La denuncia de la falta de legitimación

Fuera de estos casos de inexistencia del derecho de "acción", de la preservación de la infracción de los derechos fundamentales a la tutela y de defensa, de los supuestos de ausencia de capacidad de conducción procesal o de la falta de litisconsorcio pasivo necesario, el examen de la legitimación ha de efectuarse, previa denuncia del demandado en su escrito de contestación a la demanda y resolverse en la sentencia como elemento de la fundamentación de la pretensión, de examen previo a la cuestión de fondo.

Incumbe al demandante la carga procesal de adjuntar a su escrito de demanda el documento justificativo de su legitimación material (el título o contrato que acredita la titularidad del derecho discutido o, como señala el art. 265.1.1, "los documentos en que las partes funden su derecho a la tutela judicial que pretenden"). Si tales documentos no se encontraran en los supuestos de conducción procesal contemplados en el art. 266, el juez, ante su omisión, no podrá por dicha causa dejar de admitir la demanda (art. 269.2); pero el demandado habrá de alegar, en su escrito de contestación, la pertinente excepción de falta de legitimación activa o pasiva (art. 405). Según la jurisprudencia del TS dicha excepción ha de alegarse expresamente en dicha contestación, sin que pueda "ex novo" invocarse en la apelación, o en la casación el no planteamiento de dicha excepción ocasiona el reconocimiento de la legitimación activa y pasiva por parte del demandado, sin que pueda posteriormente negarla, pues atentaría al principio de que "nadie puede ir contra sus propios actos".

Una vez aducida expresamente por el demandado en su escrito de contestación la excepción de falta de legitimación activa o pasiva, surge el problema de determinar, si en la comparecencia previa puede discutirse la falta de legitimación de las partes. Pues una respuesta negativa abonaría la redacción del art. 416 que, en su listado de excepciones, no contempla expresamente la legitimación activa y pasiva, aunque sí lo hace con respecto a la de litisconsorcio, que encierra una cuestión de falta de legitimación pasiva. Tampoco la jurisprudencia clásica del TS fue favorable al tratamiento de esta excepción, porque "no es admisible la tesis de que en la comparecencia prevista en el juicio de menor cuantía se tenga que pronunciar el juzgador sobre las cuestiones que constituyen el fondo del asunto, como si en ese momento finalizase el litigio" (STS 318/1998).

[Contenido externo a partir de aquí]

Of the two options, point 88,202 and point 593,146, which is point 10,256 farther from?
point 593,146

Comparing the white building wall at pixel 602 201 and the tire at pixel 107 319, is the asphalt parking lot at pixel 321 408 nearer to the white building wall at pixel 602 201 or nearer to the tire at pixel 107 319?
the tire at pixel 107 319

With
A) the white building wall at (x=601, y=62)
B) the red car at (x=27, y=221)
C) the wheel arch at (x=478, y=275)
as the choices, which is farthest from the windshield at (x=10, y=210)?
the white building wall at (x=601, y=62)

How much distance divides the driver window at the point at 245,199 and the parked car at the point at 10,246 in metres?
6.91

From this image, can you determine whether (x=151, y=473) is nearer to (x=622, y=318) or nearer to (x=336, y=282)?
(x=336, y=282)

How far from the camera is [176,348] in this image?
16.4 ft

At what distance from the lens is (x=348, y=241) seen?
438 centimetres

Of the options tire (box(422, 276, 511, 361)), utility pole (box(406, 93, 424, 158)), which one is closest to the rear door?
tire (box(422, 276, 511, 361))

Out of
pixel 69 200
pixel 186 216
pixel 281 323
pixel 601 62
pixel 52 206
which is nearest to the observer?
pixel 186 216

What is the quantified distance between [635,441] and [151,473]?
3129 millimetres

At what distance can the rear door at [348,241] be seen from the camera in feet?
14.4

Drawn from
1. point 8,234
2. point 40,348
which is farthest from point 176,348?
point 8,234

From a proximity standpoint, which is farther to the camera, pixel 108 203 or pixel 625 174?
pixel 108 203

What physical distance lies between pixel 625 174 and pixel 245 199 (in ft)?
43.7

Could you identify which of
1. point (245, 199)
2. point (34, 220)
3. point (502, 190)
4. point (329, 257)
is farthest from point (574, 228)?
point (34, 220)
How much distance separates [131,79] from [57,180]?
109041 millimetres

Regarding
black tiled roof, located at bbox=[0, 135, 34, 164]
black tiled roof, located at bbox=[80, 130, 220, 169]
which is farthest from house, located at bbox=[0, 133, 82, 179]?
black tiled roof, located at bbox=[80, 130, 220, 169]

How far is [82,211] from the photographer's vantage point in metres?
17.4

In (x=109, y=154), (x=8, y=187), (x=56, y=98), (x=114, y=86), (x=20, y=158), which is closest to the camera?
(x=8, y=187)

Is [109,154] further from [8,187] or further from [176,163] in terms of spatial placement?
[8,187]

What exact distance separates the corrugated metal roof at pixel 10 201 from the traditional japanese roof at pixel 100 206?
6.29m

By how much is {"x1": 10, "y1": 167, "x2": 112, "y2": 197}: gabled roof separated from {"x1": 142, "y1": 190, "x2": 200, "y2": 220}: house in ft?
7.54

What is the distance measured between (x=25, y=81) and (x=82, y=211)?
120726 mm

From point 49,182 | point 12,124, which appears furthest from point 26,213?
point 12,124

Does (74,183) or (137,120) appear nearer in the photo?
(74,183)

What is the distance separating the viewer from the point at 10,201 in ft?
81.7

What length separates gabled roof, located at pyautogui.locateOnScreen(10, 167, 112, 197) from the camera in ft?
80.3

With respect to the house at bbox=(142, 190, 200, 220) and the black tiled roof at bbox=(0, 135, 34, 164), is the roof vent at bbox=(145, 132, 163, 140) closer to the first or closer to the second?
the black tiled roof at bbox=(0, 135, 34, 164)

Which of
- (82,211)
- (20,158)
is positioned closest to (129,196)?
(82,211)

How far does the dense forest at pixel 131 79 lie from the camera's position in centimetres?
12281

Pero el art. 425 permite, junto a la excepción de litisconsorcio pasivo necesario prevista en el art. 416.1.3, plantear excepciones análogas, dentro de las cuales podría incluirse la falta de legitimación, aunque circunscrita su ausencia a los supuestos enunciados: falta de capacidad de conducción procesal y la ausencia de legitimación que afecte a la falta del derecho de "acción", entendida en sentido concreto, o que pueda ocasionar la vulneración de los derechos fundamentales a la tutela o de defensa; asimismo, la ausencia de habilitación legal en la legitimación extraordinaria, tanto por sustitución procesal, como la legitimación representativa, pues, si la Ley no autorizara al sustituto a accionar en interés de otro, es claro que su legitimación sería originaria y ocasionaría al sustituido, de no comparecer en el proceso, indefensión material.

En los demás casos, no debiera discutirse la legitimación en la comparecencia previa, que, como elemento de la fundamentación de la pretensión, exige una actividad probatoria, por lo que, a fin de evitar una precipitada e injustificada denegación del derecho la tutela, debe merecer un examen de fondo en la sentencia.

Aun cuando la vulneración de las normas, que disciplinan la legitimación de Derecho sustantivo, es una doctrina reiterada y unánime del TS la de que su infracción ha de denunciarse por el cauce del recurso de casación extraordinario por infracción procesal y no a través del recurso material de casación.